If you accept, then the number of enemies changes to reflect two players. In effect it becomes a co-op game. At a certain point the players have to diverge and continue their separate ways.
Perhaps the playing world would be one huge city and each time you play you have different starting points and different objectives. Imagine a city like London. One day you play and you have to go from the center to one particular point of the city’s out wall. Next week you start from somewhere halfway between the center and outer wall and your objectives take you around the edge. You could crisscross the city a hundred different ways and it could still seem new.
Perhaps as MrStabby suggested on DIGG:
“Your “main quest” consists of the basic single player elements, make it through certain areas…defeat certain enemys…complete certain tasks/puzzles…but then you come across a task or puzzle which requires a pair of people to complete… This means you and another person who has made it to that area of the game can complete this task together, and cooperatively continue with your quest…after completing this task, you have more “single-player” objectives, which you may or may not encounter others in your world experiencing… Eventually the coop missions get larger, and require more people…sooner or later you have established a group of people who have come across the same path (or similar) and you work together to complete obstacles which can in no other way be completed…”
The player, as opposed to an amateur developer, would have a choice of payment methods. They could pay a one-off fee like they do now and get a fixed game. The game that is available now is what they get. No upgrades, no new weapons etc. Or a player can choose to pay monthly and receive everything.
The exact cost would be very, very important. Too high and very few players would choose this method, too low and the developer wouldn’t make any money and the game would fail.
I’m no financial expert but I would think it would need to be approximately $2 a month. That doesn’t sound much but remember that it’s $24 a year and people still play Half-Life 1 and that’s nearly ten years old.
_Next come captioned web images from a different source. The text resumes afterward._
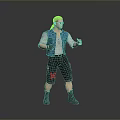 Blonde Man Wearing Sunglasses Blue Vest Gray Shirt And Black Shorts Standing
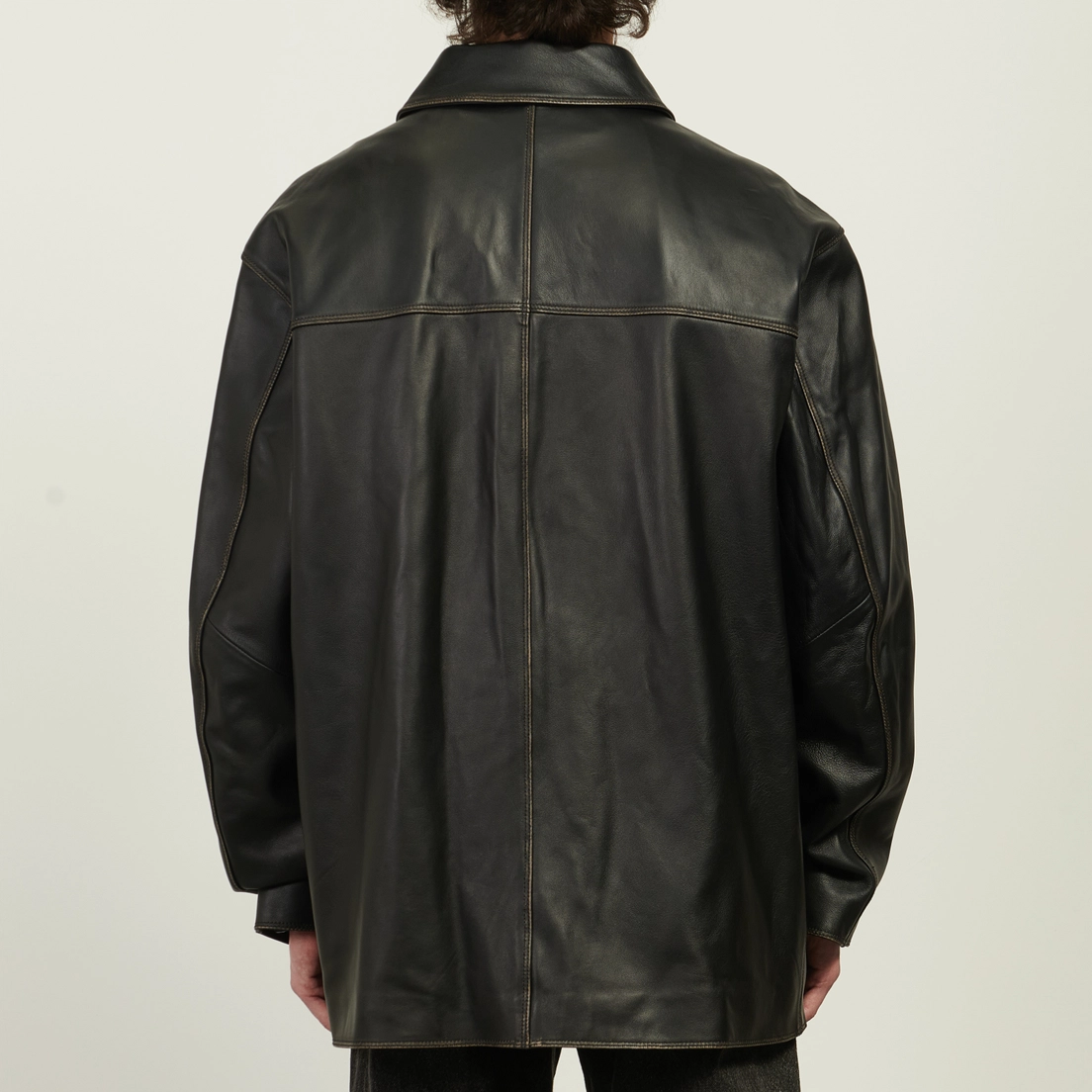 uniform experiment Мужская демисезонная куртка Leather Car Coat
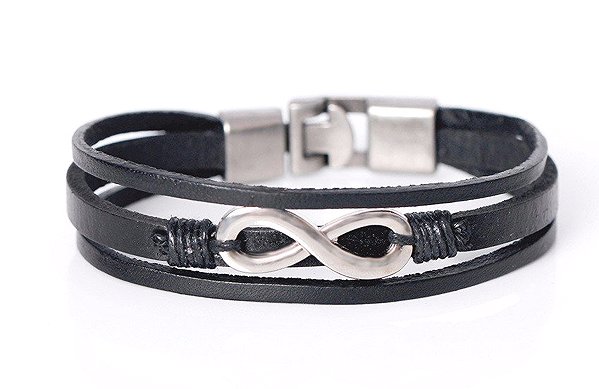 Predator Q1 Granite Bracelet – Men's Bracelets, Black, Infinity.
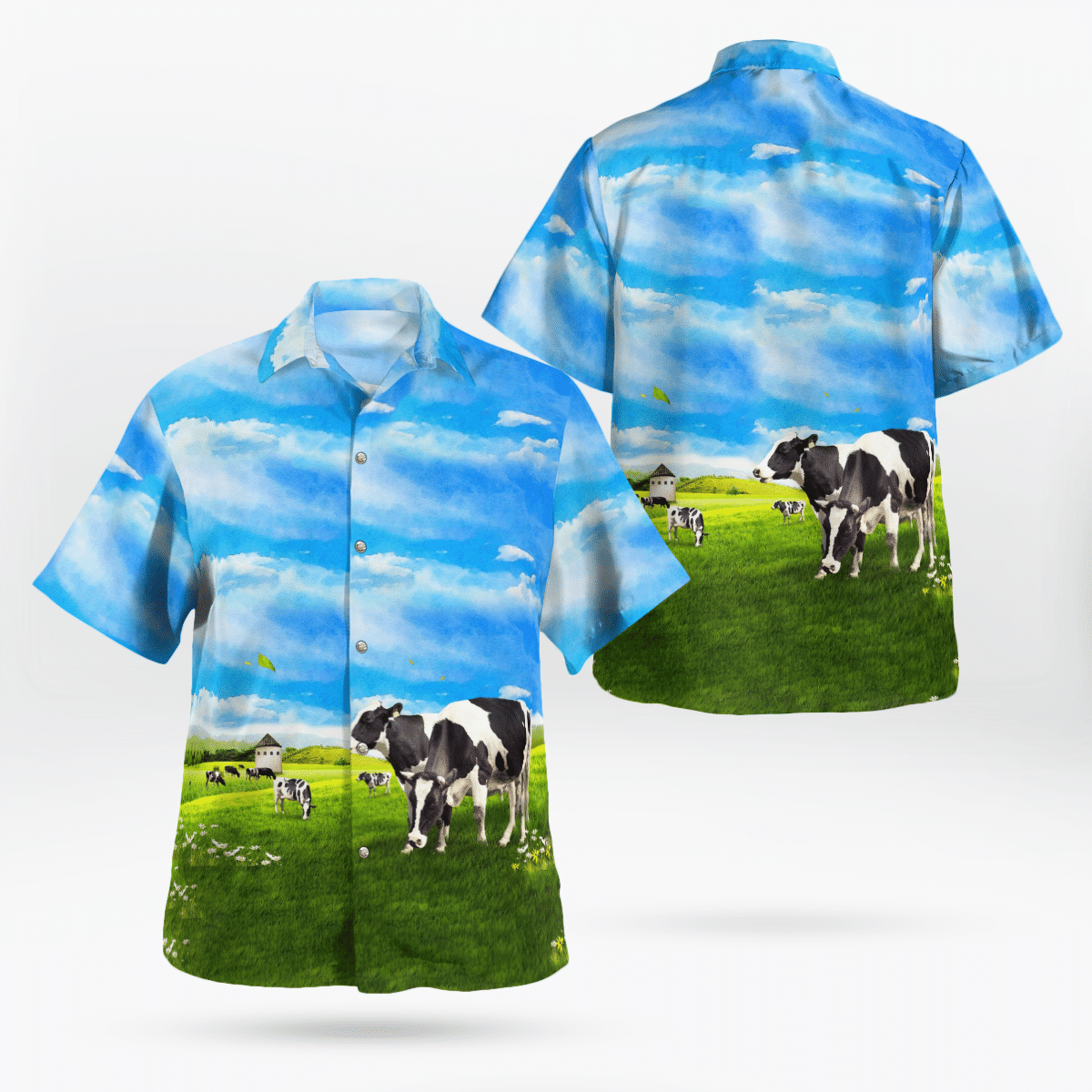 MerchCool  Dairy Cattle Cow Hawaiian Shirt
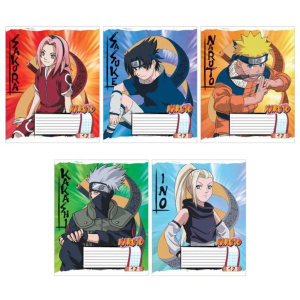 Тетрадь А5 12л кл. Полиграф Принт "Naruto" белизна 100%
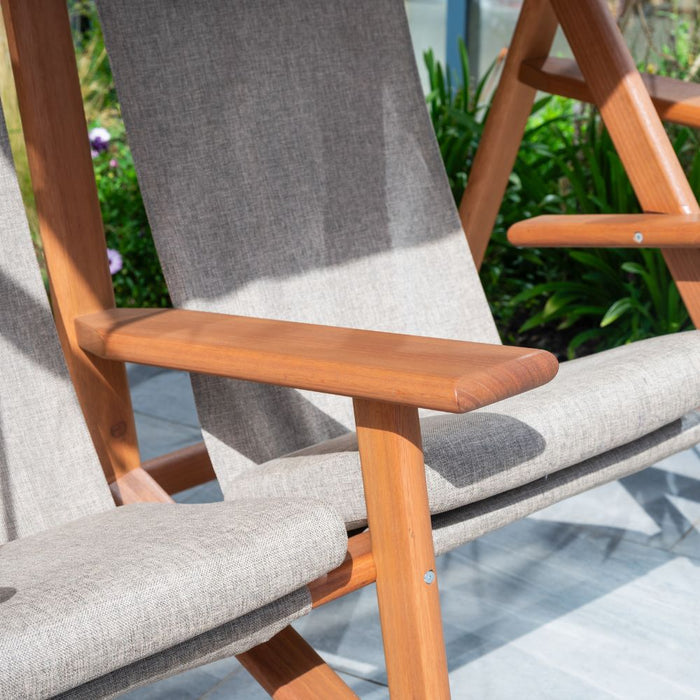 Norfolk Leisure In-Motion Tete-a-Tete Swing Bench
With this concept you would have paid $240 dollars for a game!
Clearly, it needs more thought.
Perhaps the person who paid outright would be able to buy yearly or 6 monthly updates. Perhaps they could buy individual updates.
One possible model could include the game becomes free to a player after two years. This means I would have paid $48 for the game but then it’s mine. If I choose to play it for a year and then stop my subscription, that’s fine too.
There could be a developer edition which would cost more but it comes with an editor. This editor obviously allows people to create content, which they can then sell to the developer. This should include some sort of rebate. This means that people who create content and release it actually pay less than a player for the game.
I’ve never played an online game where they add new content but I don’t see why it couldn’t be tried in an FPS game. Perhaps if the pay monthly fee were coupled with the new content and possible co-op ideas it may work.
What do you think?
This post is the detailed version of Poll Question 051. All comments related to the poll question should be made on this post.